- Directed by: Atef Salem
- Starring: Samira Ahmed
- Release date: July 1967;
- Running time: 120 minutes
- Country: Egypt
- Language: Arabic

= Khan El Khalili =

1967 film

Khan El Khalili (خان الخليلي) is a 1967 Egyptian drama film directed by Atef Salem. It was entered into the 5th Moscow International Film Festival.
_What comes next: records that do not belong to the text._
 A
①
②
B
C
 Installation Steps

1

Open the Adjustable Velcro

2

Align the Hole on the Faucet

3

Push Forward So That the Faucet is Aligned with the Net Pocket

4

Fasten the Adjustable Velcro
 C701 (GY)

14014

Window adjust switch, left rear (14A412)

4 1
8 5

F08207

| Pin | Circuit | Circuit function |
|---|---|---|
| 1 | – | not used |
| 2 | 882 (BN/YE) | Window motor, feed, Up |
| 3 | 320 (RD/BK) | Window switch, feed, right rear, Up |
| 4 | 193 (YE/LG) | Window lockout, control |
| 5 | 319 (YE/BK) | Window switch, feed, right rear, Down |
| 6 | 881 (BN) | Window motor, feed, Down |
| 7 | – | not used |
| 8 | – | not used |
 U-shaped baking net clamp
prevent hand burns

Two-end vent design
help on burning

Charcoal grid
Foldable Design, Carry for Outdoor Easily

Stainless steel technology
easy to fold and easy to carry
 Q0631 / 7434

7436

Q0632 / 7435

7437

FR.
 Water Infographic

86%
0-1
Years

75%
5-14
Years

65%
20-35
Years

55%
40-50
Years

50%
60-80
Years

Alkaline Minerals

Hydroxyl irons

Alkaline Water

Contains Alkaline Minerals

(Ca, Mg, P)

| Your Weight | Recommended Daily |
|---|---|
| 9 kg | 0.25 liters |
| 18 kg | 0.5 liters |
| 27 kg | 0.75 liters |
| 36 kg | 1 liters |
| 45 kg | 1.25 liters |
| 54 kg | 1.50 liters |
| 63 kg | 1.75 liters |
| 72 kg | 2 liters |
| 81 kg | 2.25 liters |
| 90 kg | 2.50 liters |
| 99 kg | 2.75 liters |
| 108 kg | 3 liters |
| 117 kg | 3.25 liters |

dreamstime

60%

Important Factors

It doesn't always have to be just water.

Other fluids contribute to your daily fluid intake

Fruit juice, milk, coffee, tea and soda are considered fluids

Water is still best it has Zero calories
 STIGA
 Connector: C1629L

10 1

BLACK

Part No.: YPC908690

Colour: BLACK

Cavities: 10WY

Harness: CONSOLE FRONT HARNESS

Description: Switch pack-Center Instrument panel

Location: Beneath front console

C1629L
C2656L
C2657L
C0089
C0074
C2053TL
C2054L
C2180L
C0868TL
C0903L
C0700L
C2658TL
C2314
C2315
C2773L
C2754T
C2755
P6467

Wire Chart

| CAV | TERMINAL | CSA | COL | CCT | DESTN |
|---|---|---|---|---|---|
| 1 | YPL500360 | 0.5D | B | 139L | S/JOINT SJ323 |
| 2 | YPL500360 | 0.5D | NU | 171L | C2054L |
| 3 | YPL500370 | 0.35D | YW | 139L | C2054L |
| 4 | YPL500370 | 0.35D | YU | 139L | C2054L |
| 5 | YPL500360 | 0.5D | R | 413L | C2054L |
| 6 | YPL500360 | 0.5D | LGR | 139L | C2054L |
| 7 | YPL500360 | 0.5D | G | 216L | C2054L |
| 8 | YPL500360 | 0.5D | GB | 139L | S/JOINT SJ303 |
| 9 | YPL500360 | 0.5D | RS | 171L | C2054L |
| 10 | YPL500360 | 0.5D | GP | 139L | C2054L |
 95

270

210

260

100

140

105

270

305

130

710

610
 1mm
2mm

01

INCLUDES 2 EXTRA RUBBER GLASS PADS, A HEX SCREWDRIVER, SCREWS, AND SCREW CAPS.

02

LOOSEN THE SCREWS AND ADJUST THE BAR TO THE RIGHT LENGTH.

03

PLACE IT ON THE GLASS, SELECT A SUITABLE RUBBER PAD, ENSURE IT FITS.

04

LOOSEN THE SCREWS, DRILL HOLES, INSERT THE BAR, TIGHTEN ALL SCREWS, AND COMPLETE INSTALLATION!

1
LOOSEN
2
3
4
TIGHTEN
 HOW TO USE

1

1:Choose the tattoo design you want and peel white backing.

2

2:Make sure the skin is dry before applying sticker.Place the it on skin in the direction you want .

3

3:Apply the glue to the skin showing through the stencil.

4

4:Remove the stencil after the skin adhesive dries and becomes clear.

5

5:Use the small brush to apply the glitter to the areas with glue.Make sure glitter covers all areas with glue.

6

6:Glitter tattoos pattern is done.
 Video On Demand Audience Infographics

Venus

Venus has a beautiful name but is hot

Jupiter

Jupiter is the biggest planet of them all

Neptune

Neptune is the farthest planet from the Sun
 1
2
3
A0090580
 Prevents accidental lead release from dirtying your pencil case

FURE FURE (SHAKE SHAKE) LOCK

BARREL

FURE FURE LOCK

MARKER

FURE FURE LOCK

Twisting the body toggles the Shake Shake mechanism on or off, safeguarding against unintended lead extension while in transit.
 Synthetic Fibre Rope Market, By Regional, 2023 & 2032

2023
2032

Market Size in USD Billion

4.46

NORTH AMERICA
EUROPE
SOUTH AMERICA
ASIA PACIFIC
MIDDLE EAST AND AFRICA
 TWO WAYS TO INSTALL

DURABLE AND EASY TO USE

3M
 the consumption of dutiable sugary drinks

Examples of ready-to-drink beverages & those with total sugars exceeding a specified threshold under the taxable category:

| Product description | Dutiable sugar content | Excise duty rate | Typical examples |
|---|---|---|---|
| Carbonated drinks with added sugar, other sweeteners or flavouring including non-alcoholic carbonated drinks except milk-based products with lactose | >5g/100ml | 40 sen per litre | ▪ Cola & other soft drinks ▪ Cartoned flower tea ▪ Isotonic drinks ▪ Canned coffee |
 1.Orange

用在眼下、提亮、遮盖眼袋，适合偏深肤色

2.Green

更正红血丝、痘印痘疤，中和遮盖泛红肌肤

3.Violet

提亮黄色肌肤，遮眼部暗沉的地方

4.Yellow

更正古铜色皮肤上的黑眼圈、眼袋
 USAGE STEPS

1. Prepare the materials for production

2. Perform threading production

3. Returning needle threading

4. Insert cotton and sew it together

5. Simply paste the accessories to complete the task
It is based on Naguib Mahfouz’s 1945 novel of the same name.

==Cast==
- Samira Ahmed (Nawal)
- Imad Hamdi (Ahmed)
- Hassan Youssef (Rushdi)
- Abdel Waress Assar (Walid)
- Hussein al-Meliguy
- Taheyya Kariokka
- Mohamed Reda (Professor Nono)
- Mohammed Tawfik
- Anwar al-Khawan
- Amal Zayed (mother)
- Helmi Hilaly
- Saad Qutb
- Zuhair Sabry
- Abdel Ghani Nagdi
- Hussein Ismail
- Abdelmonem Ismail
- Abdel Moneim Bassioni
- Muhammad Mandour
- Tawfik El Deken
- Abdel Khalek Saleh
- Ali Al Ghandour
- Samia Roshdi
- Abdel Azim Abdel Haq
- Abdel Bader Al Deen
- Atef Makram (child)
- George Sidhom
- Nahed Sabri

==Synopsis==
Ahmed is forced to interrupt his studies to support his family and help his younger brother Rushdi complete his education. He moves with his family from the El Sakkakini neighborhood of Cairo to the area of the Khan el-Khalili bazaar, where he gets to know the residents, including a professor named Nono who has lived there his entire life. Despite Rushdi’s frivolous life of diversions, he completes his education and becomes Ahmed’s sole accomplishment, albeit vicariously. Ahmed begins looking for love and finds it in their neighbor Nawal, but experiences a rude awakening when she falls for Rushdi. Looking for distraction, Ahmed goes with Nono to live with his ne’er-do-well friend Walid. Rushdi contracts tuberculosis as a result of his disreputable behavior, leaving everyone’s life in shambles.